:: DOCUMENT EXTRACT ::
Associated Retired Aviation Professionals

                  Tuesday August 22 11:02 AM ET

                Electrical Fault Likely Cause of TWA Crash 

                  By Jim Wolf

                  WASHINGTON (Reuters) - U.S. safety investigators on Tuesday ruled 
                  out a criminal act as the cause of the explosion that destroyed TWA
                  Flight 800 and killed all 230 people aboard four years ago, and said the most
                  likely cause was an electrical fault.

                  Capping the largest and costliest transportation accident investigation in
                  history, the National Transportation Safety Board dismissed various
                  conspiracy theories as it began a final review of a report into the crash at a
                  two-day public meeting.

                  National Transportation Safety Board (NTSB) Chairman Jim Hall ruled out
                  sabotage as the cause of the crash.

                  ``Had we found such evidence, we would have immediately referred the
                  matter back to the appropriate law enforcement authorities for their action,''
                  he said. ``Let me state unequivocally, the safety board found no such
                  evidence.''

                  Flight 800, a Paris-bound Boeing 747-100, crashed into the Atlantic Ocean
                  off the coast of Long Island 14 minutes after takeoff from New York's
                  Kennedy International Airport on July 17, 1996.

                  Bernard Loeb, director of the NTSB's office of aviation safety, said the most
                  likely cause of the crash involved electrical wiring leading to the center-wing
                  fuel tank.

                  ``Although the voltage in the fuel quantity indication system wiring is limited
                  by design to a very low level, a short circuit from higher-voltage wires, could
                  allow excessive voltage to be transferred to fuel quantity indication system
                  wires and enter the tank,'' he said.

                  ``We cannot be certain that this, in fact, occurred but of all the ignition
                  scenarios we considered, this scenario is the most likely,'' Loeb said.

                  Preliminary findings blamed the crash on a powerful blast in the nearly empty
                  center-wing fuel tank. But Boeing investigators, reporting on their own $32
                  million investigation, said this month that they had been unable to pinpoint
                  what sparked the explosion.

:: WORK INSTRUCTIONS ::
a - Reproduce the part of the article on the TWA Flight 800 crash that opens with the words containing "Electrical Fault Likely" and closes with "two-day public meeting.".
b - Resume the article on the TWA Flight 800 crash investigation from where it stops.
The records that follow have nothing to do with this.

[Extracted records]
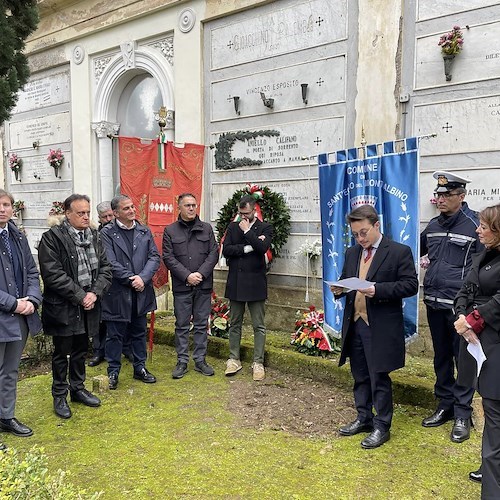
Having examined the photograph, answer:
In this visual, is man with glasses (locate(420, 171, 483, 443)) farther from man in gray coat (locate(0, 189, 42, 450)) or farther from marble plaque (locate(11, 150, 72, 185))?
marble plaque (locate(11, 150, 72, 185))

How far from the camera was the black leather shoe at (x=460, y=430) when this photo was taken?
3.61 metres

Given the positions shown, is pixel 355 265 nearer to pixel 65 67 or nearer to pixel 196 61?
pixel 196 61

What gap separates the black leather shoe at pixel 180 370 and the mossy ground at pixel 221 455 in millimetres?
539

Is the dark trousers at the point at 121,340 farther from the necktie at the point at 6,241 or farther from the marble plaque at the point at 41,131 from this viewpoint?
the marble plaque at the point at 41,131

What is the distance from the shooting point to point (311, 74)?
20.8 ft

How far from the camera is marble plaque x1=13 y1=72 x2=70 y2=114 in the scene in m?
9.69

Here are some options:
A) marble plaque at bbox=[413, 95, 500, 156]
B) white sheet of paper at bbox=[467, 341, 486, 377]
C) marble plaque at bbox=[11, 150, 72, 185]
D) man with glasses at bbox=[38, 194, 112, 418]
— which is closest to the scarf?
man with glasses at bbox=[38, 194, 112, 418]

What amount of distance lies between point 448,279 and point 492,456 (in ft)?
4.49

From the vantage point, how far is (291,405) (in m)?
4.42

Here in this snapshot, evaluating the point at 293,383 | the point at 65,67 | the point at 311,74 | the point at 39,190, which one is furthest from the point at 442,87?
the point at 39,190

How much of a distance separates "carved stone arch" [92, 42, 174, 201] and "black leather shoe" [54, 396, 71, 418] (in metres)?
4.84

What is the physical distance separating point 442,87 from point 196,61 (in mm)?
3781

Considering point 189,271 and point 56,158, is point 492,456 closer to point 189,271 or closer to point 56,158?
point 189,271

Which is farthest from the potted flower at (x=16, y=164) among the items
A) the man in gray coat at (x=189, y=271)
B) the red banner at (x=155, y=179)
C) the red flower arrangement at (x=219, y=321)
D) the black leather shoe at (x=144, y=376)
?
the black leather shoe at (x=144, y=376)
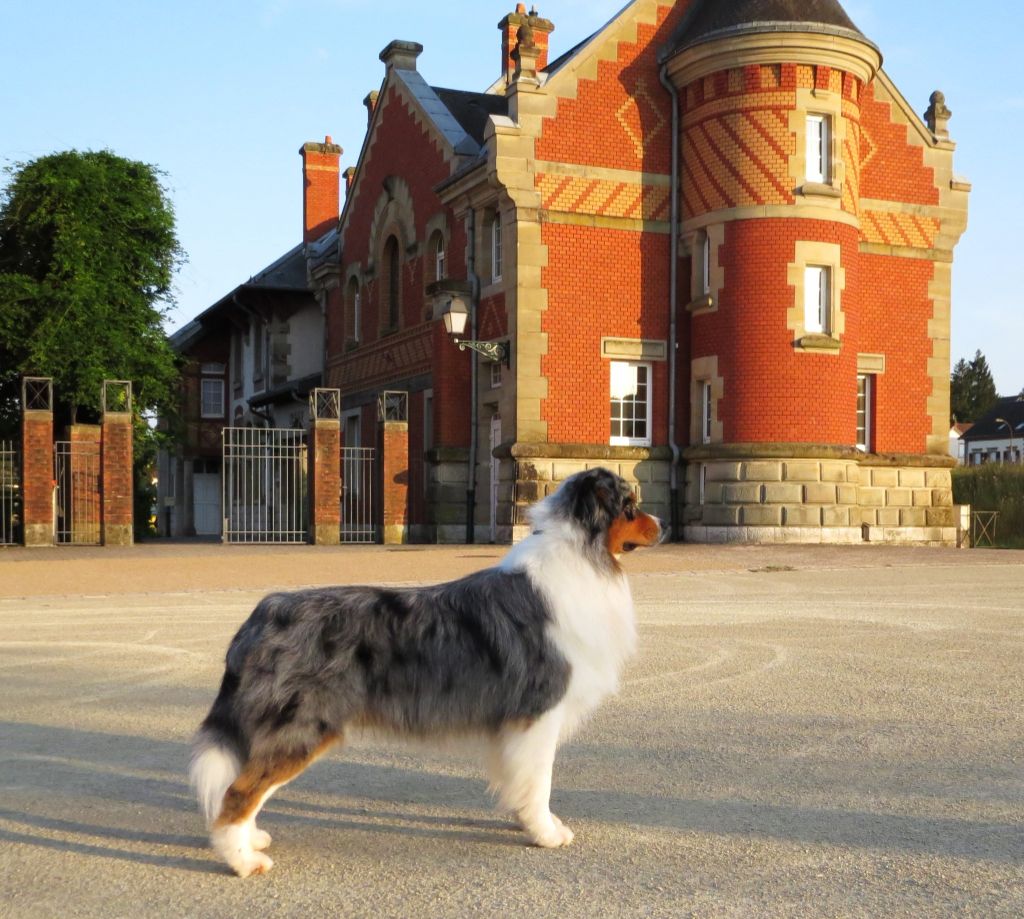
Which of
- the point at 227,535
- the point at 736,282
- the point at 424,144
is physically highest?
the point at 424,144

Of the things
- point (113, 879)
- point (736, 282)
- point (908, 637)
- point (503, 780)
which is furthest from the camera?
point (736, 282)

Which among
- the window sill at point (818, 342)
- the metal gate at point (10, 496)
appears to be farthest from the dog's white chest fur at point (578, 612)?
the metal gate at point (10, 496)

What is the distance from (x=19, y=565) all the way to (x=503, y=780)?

:: ANSWERS TO THE EXERCISE ::
a -
Electrical Fault Likely Cause of TWA Crash 

                  By Jim Wolf

                  WASHINGTON (Reuters) - U.S. safety investigators on Tuesday ruled 
                  out a criminal act as the cause of the explosion that destroyed TWA
                  Flight 800 and killed all 230 people aboard four years ago, and said the most
                  likely cause was an electrical fault.

                  Capping the largest and costliest transportation accident investigation in
                  history, the National Transportation Safety Board dismissed various
                  conspiracy theories as it began a final review of a report into the crash at a
                  two-day public meeting.

b -
                  Theories ranged from a wiring fault to bombs or a shoulder-fired,
                  heat-seeking ``Stinger'' missile. The missile theory circulated widely among
                  conspiracy theorists after some witnesses reported seeing upward streaking
                  lights at the time of the crash.

                  To disprove the poorly corroborated witness reports, investigators fired
                  Stingers from a Florida beach in April. The idea was that their probe would
                  not be complete unless they made a detailed comparison between what
                  witnesses reported and the sights and sounds a missile would make in the
                  same atmospheric conditions and lighting as prevailed that evening on the
                  Long Island coast.

                  More than 95 percent of the TWA aircraft was retrieved from the ocean
                  floor in 727 pieces. Fitted to a 94-foot reconstruction at a hanger in
                  Calverton, N.Y., the debris ''provided the crucial evidence of the explosion
                  of the center-wing tank,'' Vernon Ellingstad of the NTSB's Office of
                  Research and Engineering said in October 1998.

                  Since, all efforts to track down what set off the chain of events apparently
                  have failed. The focus has been the conditions that produced explosive
                  vapors in the tank.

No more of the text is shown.